The GOP field: Too far to the right?

The danger for Republicans is that Rick Perry and Michele Bachmann will scare away moderate, independent voters in swing states.

The 2012 election “is the Republican Party’s to lose,” said Charlie Cook in The Atlantic. So why is the GOP trying to blow it? President Obama’s approval ratings have dipped below a dismal 40 percent, and with the economy in tatters, he looks very beatable in 2012. But presidential elections are decided by moderate, independent voters in swing states—and the GOP seems hell-bent on scaring them away with a “far-right” nominee. Texas Gov. Rick Perry certainly meets that definition, said Bill Schneider in Politico.com. Perry, who quickly surged to the top of polls after his recent, splashy entry into the race, is an evangelical Christian who scoffs at the separation of church and state, calls evolution “a theory that’s out there,” and derides climate change as a hoax. The swaggering Perry brags of carrying a concealed gun, and has a “mean streak” that led him, last week, to call Fed Chairman Ben Bernanke a traitor who might get treated “pretty ugly” should he step foot in Texas. His rival for the party base’s affections is Rep. Michele Bachmann, another evangelical, who has contended that homosexuality is a form of “personal enslavement” and wants to abolish the Department of Education, the IRS, and the progressive tax code. With the party base feeling lukewarm about former Massachusetts Gov. Mitt Romney, “the Republican establishment is very nervous,” and begging other candidates to get into the race.

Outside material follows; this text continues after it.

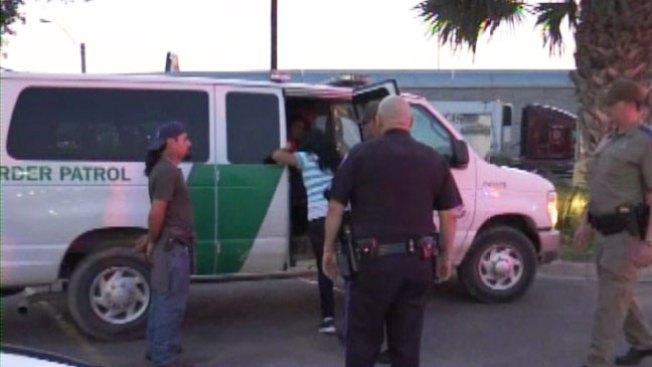 Encuentran inmigrantes sobre techo de tráiler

Republicans still have time to find an electable candidate, said Jennifer Rubin in WashingtonPost.com, and they’d better go outside the current field. Perry and Bachmann appeal to the party’s “energized Tea Party and social-conservative wings,” but conservatives need to remember that most American voters don’t think “like the right-wing blogosphere.”

Reasonable Republicans do exist, said GOP pollster Mark McKinnon in TheDailyBeast.com. It was refreshing to see the eminently reasonable former Utah Gov. Jon Huntsman this week criticize his fellow candidates “for appealing to the fringes.” It isn’t too late for Chris Christie, Paul Ryan, Rudy Giuliani, or Jeb Bush to throw their hats in the ring. Gentlemen? “Your party needs you.”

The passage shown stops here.